3. Sale or Purchase of a Major Asset
You may have a major real estate asset or a business that is to be transferred to one of your heirs. If that property is sold or substantially increases in value, your entire plan could change. For example, if a property greatly increases in value and there is a large estate tax that is paid out of the residue of your estate, the beneficiary of that specific property could receive a much larger inheritance than you intend. Those children or other heirs who are receiving the residue could find their inheritance greatly reduced by estate tax paid on the asset transferred to the first child.
Alternatively, if the first asset is sold, then a child may receive a smaller than intended inheritance. Therefore, a significant sale or purchase is a good time for an estate planning review.
4. Reaching Age 70½
The four types of estate property are generally cash and cash equivalents, stocks, real estate and qualified plans. Over the years, your qualified retirement plan may become a large portion of your estate. Your IRA, 401(k) or other qualified plan will require distributions to start on April 1 of the year after you reach age 70½.
If you pass away before the entire plan is paid out to you during your retirement years, the balance is transferred to your designated beneficiary. Because retirement plans have grown substantially over the past decade (even with a reduction in plan value during the 2008 downturn), it’s very important to review your beneficiary designations. Many individuals pass away and the plan value is transferred to beneficiaries who have been selected 10, 15, and even 25 years earlier. There could be many reasons why you would want to update that beneficiary designation, and age 70½ is a logical time to do so.
5. Your Selected Beneficiary is Deceased
In many families there are unmarried brothers or sisters. It is quite common for these individuals to receive an inheritance and to remember the surviving brothers and sisters in their plans. However, even if there are two or three unmarried brothers or sisters, one will inevitably be the survivor and hold most of the assets. If you are remembering a sibling in your plan, there is a substantial possibility that he or she will pass away before you do. In that case, it is useful to revise the plan and select a new recipient of that share of your estate.
6. Divorce or Remarriage
Estate plans for single persons are quite different from those of married couples. A single person who transfers assets to a former spouse will not qualify for the unlimited marital deduction. While property settlements are typically handled during the dissolution of marriage proceedings, there are many cases where individuals forget to change beneficiary designations on retirement plans and insurance policies. Particularly if you later remarry and then pass away with a new spouse, there is a high likelihood of litigation between the ex-spouse and the new spouse if you have forgotten to update your beneficiary designations.
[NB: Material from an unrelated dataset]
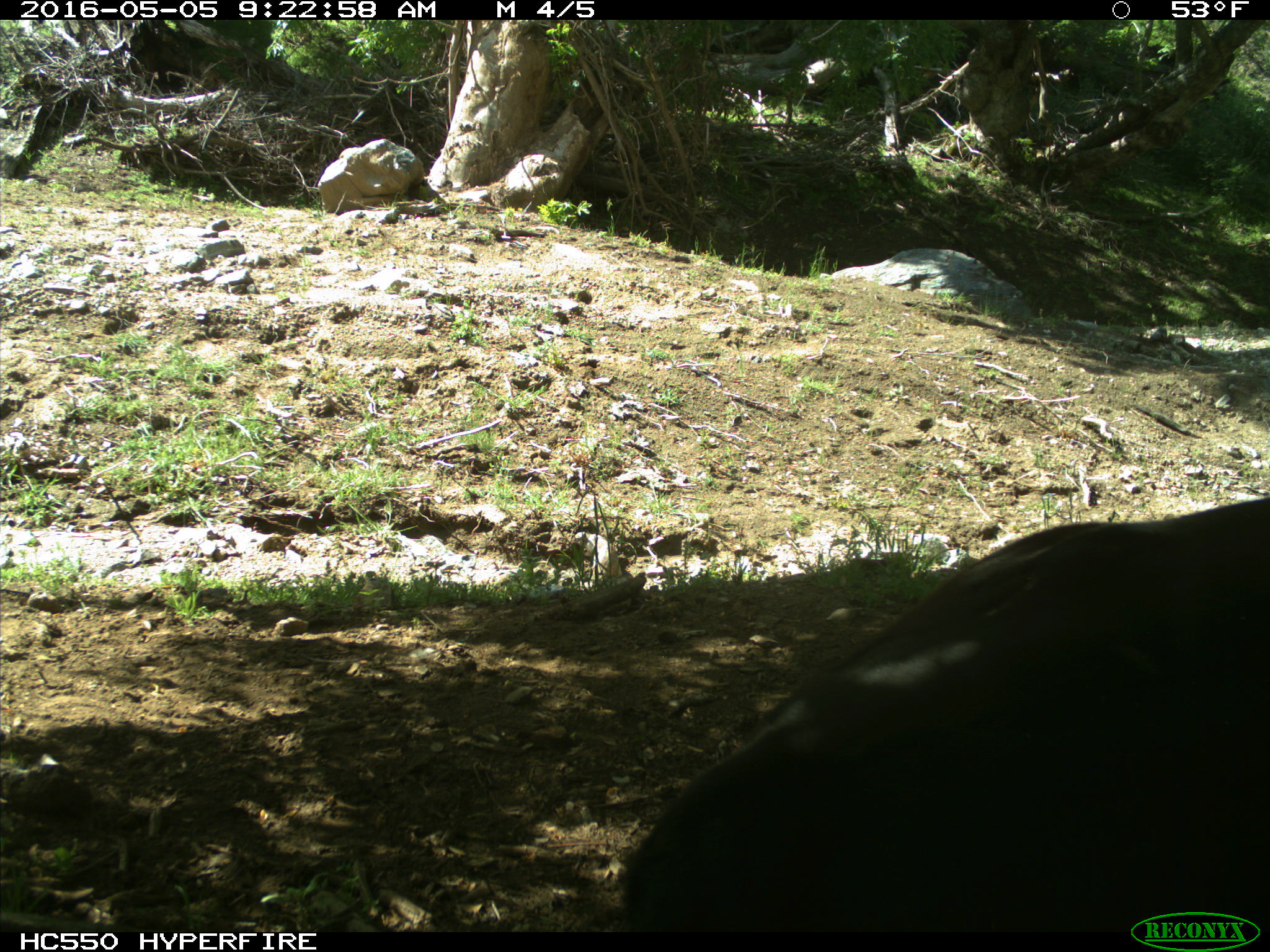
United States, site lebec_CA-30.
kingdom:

Therefore, your plan and your beneficiary designations should always be reviewed in the event of a divorce or remarriage.
7. Substantial Change in Value
If your estate increases or decreases significantly in value, there can be major impact on beneficiaries. For example, mother has children A, B and C. She leaves a home valued at $300,000 to child A, a farm valued at $400,000 to child B and the liquid assets to child C. While she is in a nursing home and no longer able to change the will, oil is discovered on the farm. When mother passes away, child B receives not $400,000 but $4 million. To add insult to injury, the estate is now larger than the estate exemption and each child must pay estate tax on his or her inheritance. While child B with the largest inheritance will under most state tax apportionment laws pay the largest tax, it will be a matter of considerable sibling unhappiness for the two children who receive the smaller shares and still have to pay a large estate tax on their portion.
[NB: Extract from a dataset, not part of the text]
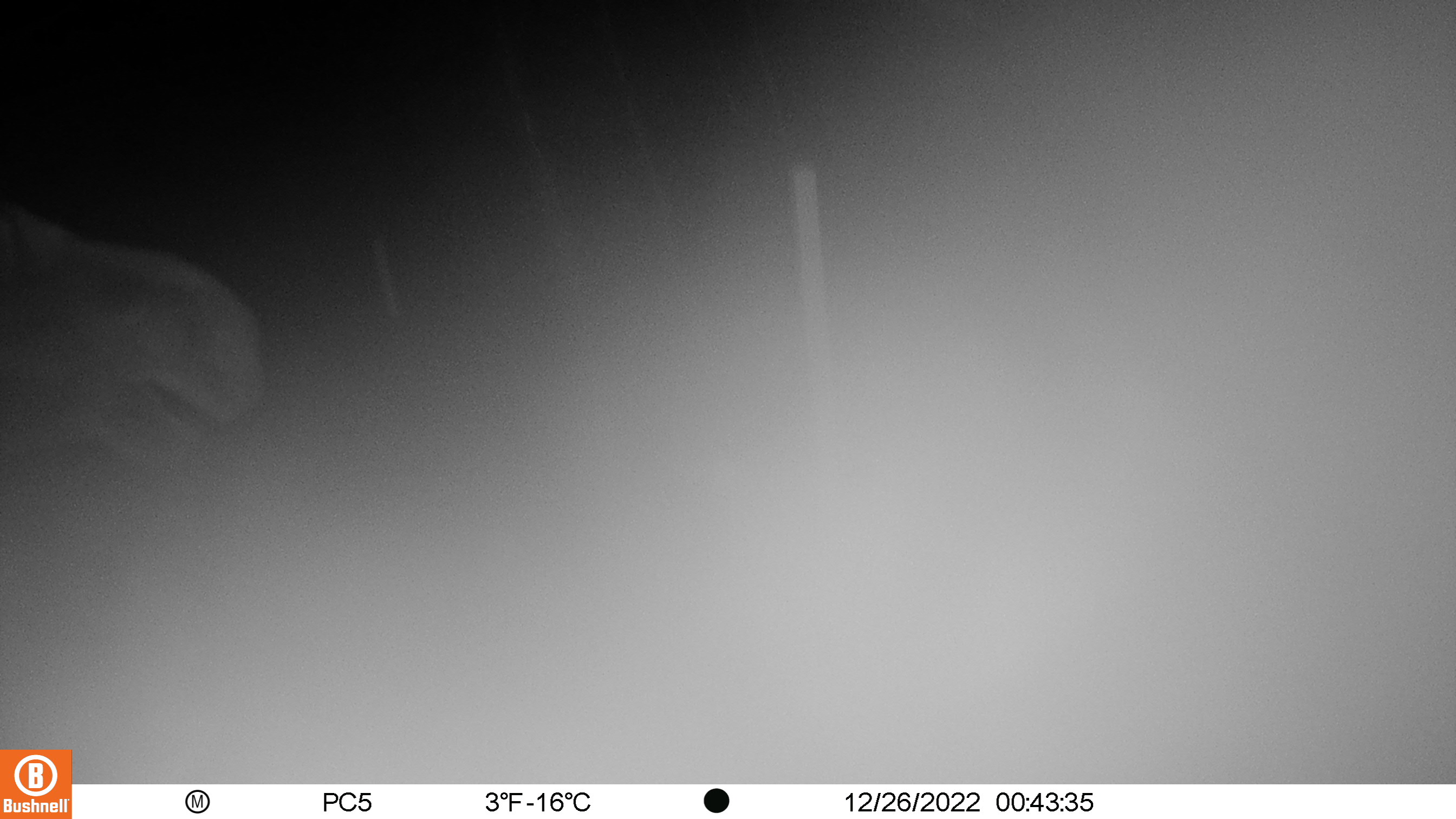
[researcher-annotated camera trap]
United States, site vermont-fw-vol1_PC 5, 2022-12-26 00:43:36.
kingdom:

8. Adding a Major Property to a Living Trust
If you have a substantial estate, you may hold your real estate in a living trust. If you invest in real estate or acquire a major new property and transfer that to the living trust, it will be useful to review the plan. In some circumstances, there may be different beneficiaries for the living trust than for your qualified plans and life insurance. The addition of a high value asset to the living trust could increase the benefits for the persons receiving shares from the trust in comparison to the rest of your heirs.
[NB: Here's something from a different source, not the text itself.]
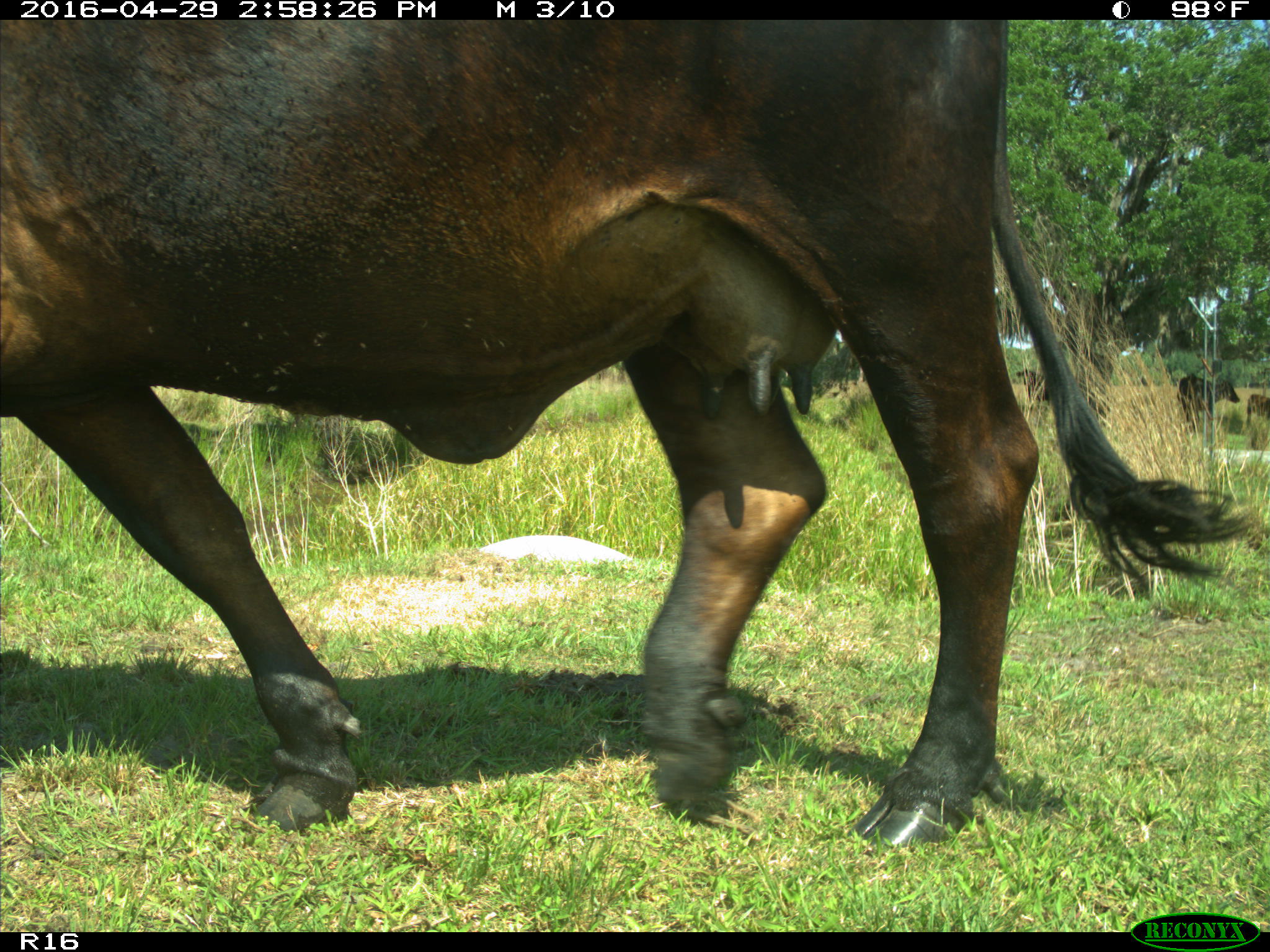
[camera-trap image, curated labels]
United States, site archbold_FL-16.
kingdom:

9. Selected Executor or Trustee Not Available
With a will or a revocable living trust, you may also select a successor executor or trustee. While this usually will handle the situation in which the primary executor or trustee predeceases you, it still is useful to review your plan if one of these persons passes away. You can easily select a new primary executor or trustee with an appropriate backup person.
10. Passage of Time
Estate plans are affected by changes in your asset value, by changes in your family, and potentially by changes in federal or state law. Therefore, it is useful every three to five years for you to sit down with your attorney and review your plan. Given all the potential areas that can change, it’s quite likely that you may wish to modify some portion of the plan.